→ **EXCERPT**:
::::

Campaigners in Japan are asking people to grow sunflowers, said to help decontaminate radioactive soil, in response to the Fukushima nuclear disaster that followed March's massive quake and tsunami.
Volunteers are being asked to grow sunflowers this year, then send the seeds to the stricken area where they will be planted next year to help get rid of radioactive contaminants in the plant's fallout zone.

Is there any truth to this? I can see planting flowers to help improve morale, but reducing radiation in soil?
 
It's possible that they concentrate and incorporate cesium or some other element that was among the radioactive contaminants.

Hopefully they don't concentrate it too much, or we'll have novaflowers.
 
Note to self: Avoid Japanese imported sunflower seeds for a few years.


(Isn't this how Godzilla got started? We could have a new glow-in-the-dark version of Little Shop of Horrors in the making.)
 
I've never heard of sunflowers being used for this, but I've seen phytoremediation used before. Basically you plant a lot of fast-growing trees, which act as pumps and storage containers for contaminants. Once they get to a certain size (or die, depending on which comes first and what the protocol is) you cut them down and send them to specific facilities for disposal. Sunflowers would be a good choice because they're fast-growing--really tall annuals. The only question in my mind is what elements they're hoping the sunflower picks up, and if they are capable of said absorption. And I have to say, I've never been overly impressed with phytoremediation. It never seems to work--for some reason, plants have a hard time growing in badly contaminated soils. :boggled:
 
The campaign, launched by young entrepreneurs and civil servants in Fukushima prefecture last month, aims to cover large areas in yellow blossoms as a symbol of hope and reconstruction and to lure back tourists.

::::

→ **EXCERPTED RECORDS**:
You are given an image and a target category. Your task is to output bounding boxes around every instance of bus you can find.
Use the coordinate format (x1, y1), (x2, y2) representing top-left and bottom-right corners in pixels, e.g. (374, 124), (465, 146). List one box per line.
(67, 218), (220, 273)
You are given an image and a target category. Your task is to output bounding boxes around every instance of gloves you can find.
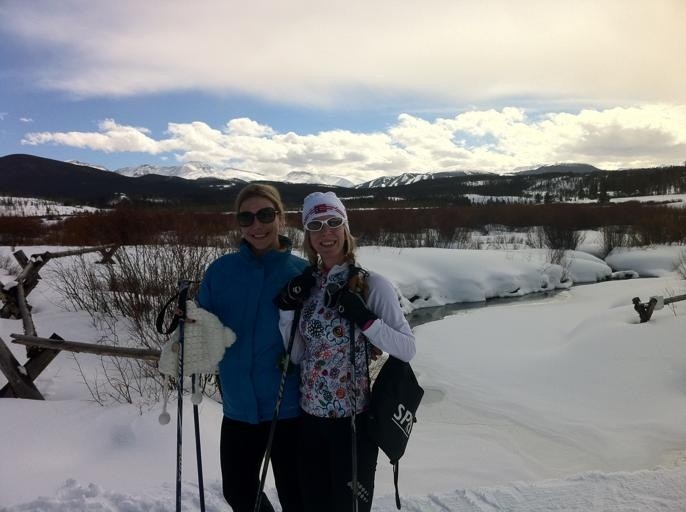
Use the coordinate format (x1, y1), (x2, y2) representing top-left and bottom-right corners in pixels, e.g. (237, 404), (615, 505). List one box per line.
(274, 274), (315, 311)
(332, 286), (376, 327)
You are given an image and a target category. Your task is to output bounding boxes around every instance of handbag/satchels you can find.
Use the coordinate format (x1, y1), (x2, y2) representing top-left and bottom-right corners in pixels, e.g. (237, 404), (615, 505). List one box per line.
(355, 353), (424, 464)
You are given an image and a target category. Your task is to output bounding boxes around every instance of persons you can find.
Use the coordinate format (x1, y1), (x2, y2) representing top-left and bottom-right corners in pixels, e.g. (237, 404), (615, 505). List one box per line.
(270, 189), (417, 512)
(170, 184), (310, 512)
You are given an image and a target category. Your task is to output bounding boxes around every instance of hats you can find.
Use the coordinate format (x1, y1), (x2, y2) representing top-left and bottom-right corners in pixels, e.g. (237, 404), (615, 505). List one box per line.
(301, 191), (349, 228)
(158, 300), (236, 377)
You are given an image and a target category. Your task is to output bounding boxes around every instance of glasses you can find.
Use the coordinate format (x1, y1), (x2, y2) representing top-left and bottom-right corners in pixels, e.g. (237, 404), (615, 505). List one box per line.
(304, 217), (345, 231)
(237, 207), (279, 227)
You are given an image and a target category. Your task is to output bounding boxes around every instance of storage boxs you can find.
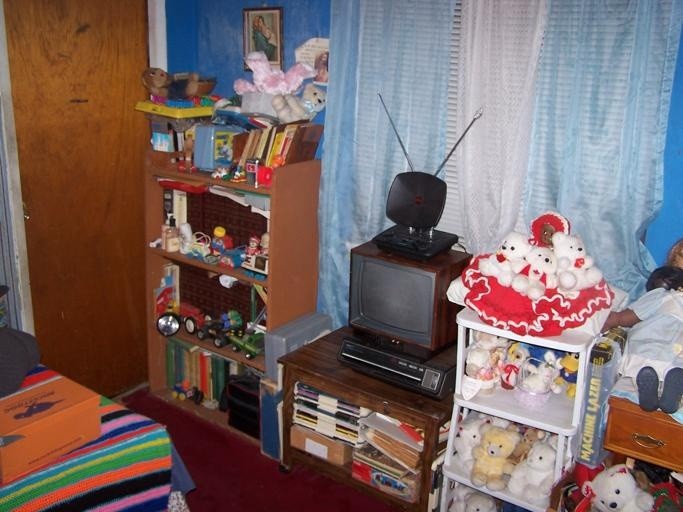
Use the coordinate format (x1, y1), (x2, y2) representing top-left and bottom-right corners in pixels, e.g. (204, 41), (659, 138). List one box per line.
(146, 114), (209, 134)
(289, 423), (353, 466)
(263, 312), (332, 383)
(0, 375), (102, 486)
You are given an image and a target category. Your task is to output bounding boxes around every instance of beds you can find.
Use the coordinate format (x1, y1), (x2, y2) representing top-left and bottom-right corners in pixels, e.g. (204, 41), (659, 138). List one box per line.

::::

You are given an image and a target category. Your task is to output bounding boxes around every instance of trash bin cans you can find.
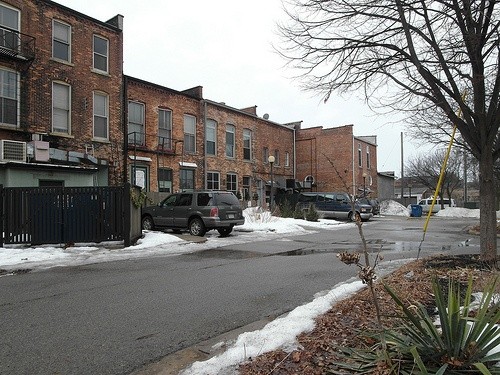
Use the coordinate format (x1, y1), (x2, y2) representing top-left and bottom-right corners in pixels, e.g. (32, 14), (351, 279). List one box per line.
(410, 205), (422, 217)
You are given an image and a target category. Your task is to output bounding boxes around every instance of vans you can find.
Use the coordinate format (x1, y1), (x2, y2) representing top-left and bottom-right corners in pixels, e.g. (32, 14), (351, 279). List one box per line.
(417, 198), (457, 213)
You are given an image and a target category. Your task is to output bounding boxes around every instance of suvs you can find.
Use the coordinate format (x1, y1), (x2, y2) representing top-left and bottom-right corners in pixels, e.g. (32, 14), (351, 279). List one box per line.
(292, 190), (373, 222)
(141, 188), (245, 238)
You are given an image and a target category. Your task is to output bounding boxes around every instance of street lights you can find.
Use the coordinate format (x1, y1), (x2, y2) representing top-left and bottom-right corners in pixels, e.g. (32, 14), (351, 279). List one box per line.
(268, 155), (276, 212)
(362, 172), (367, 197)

::::

→ **TO DO**:
A: In the sunflower excerpt, who launched the campaign in Fukushima prefecture?
B: Reproduce the sunflower excerpt word for word from "Volunteers are being" to "radiation in soil?".

→ **ANSWER SET**:
A: Young entrepreneurs and civil servants

B:
Volunteers are being asked to grow sunflowers this year, then send the seeds to the stricken area where they will be planted next year to help get rid of radioactive contaminants in the plant's fallout zone.

Is there any truth to this? I can see planting flowers to help improve morale, but reducing radiation in soil?